When I served in the Washington State Senate, my first bill addressed frivolous appeals where low interest rates pending appeal encouraged the filing of appeals to courts of appeal without regard to merit. Eight years before, the insurance companies had gotten passed into law a reduced interest rate on tort claims (claims such as personal injury, wrongful death, automobile collision, premises liability, etc.) The insurance companies got the rate on tort judgments against them cut from 12% to two points above treasury bills or 2%! Aside from the tort claims that the insurance companies had targeted, the interest rate on most other judgments remained 12% in Washington State.

The idea of the 12% rate in the past had been to encourage liable parties to pay their judgments! What sense did it make for the negligent party to have a reduced interest rate that would run while it appealed first to the Washington State Court of Appeals and then to the Washington State Supreme Court? It was a windfall for the guilty. Keep in mind, if the appeal has merit and the judgment is reversed, then the insurance company doesn’t have to pay any interest – after all, in such a case, the judgment, together with interest upon it, had been set aside! The only one who benefited from the low interest rate were insurance companies representing wrongdoers who had lost at trial, lost on appeal, and lost on any further appeal. Those were the parties that would benefit on a low rate on judgments.
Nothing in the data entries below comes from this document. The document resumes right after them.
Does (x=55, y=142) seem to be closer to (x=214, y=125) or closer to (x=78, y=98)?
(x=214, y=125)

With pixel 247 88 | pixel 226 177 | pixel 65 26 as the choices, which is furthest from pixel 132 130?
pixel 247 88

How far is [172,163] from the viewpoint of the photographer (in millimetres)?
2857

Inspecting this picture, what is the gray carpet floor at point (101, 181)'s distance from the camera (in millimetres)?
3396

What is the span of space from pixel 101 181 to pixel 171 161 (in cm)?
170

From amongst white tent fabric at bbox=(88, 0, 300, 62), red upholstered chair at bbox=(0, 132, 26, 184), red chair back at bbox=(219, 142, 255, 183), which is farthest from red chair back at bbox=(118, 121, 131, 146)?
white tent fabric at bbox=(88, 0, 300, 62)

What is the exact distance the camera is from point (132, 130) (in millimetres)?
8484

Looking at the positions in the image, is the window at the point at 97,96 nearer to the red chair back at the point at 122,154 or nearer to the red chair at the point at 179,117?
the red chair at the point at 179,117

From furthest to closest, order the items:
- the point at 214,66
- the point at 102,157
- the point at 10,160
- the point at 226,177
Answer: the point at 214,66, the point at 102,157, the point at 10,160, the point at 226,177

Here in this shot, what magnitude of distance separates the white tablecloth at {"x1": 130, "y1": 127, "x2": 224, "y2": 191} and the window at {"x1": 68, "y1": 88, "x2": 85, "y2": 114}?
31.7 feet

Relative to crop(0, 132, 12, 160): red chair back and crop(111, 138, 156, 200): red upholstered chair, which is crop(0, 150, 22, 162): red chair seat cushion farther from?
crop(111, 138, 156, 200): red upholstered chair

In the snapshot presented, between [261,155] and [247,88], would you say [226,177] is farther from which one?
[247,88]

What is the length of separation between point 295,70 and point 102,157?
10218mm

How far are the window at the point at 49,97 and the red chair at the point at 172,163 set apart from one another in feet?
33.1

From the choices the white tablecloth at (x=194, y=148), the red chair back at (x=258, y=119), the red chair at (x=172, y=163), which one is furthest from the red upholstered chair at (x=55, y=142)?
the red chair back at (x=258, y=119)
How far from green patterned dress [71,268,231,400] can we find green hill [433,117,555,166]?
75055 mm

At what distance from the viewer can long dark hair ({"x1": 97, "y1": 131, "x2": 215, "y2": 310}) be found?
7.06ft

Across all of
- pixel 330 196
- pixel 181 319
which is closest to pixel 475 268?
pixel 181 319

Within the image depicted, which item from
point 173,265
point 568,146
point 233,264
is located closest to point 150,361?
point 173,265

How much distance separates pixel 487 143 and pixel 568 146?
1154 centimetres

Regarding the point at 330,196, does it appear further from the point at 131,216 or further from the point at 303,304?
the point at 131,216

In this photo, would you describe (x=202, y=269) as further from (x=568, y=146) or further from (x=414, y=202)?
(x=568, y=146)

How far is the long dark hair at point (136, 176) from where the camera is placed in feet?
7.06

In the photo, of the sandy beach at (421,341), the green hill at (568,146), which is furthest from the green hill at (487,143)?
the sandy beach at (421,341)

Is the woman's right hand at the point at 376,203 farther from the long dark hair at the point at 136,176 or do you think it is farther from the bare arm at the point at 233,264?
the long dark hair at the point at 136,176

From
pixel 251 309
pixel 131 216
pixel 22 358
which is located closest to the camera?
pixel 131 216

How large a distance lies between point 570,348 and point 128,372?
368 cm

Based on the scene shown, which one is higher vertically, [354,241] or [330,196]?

Imagine this situation: you or a family member are seriously injured, struggling with unemployment, struggling to pay medical bills and get the care you need. The insurance company, in the meantime, is dragging out the process. While the injured person and his or her family may be forced to borrow from family members or use credit at exorbitant interest to survive, insurers were enjoying low interest rates of 2%, while they invested the money they should have paid out to the injured party and profited by getting investment returns at much higher percentages. The innocent, injured person (who had won at trial (!)) was made into the unwilling banker of the insurance company! In political-speak, I called this: “Balancing their books on the backs of quadriplegics!”
I knew this was wrong.

It was an open secret that insurance companies couldn’t “afford” not to file an appeal. The judgment against them would be running at 2% interest while they were investing in, say, mortgages paying 5% or more. Why would they pay? More than that, they would be able to negotiate discounts on what they owed by the threat of dragging things out. Outrageous!

The bill I prime sponsored, initially denominated the “Appellate Congestion Reduction Act,” was signed into law in 2010 (SB 6764) and raised such rates to two points over prime (about 5.25%). Rational economic actors and professional litigants, insurance companies among them, are highly sensitive to the incentives/disincentives built into the architecture of the justice system. But now, at least they have one less way they can profit by delay and frivolous appeals.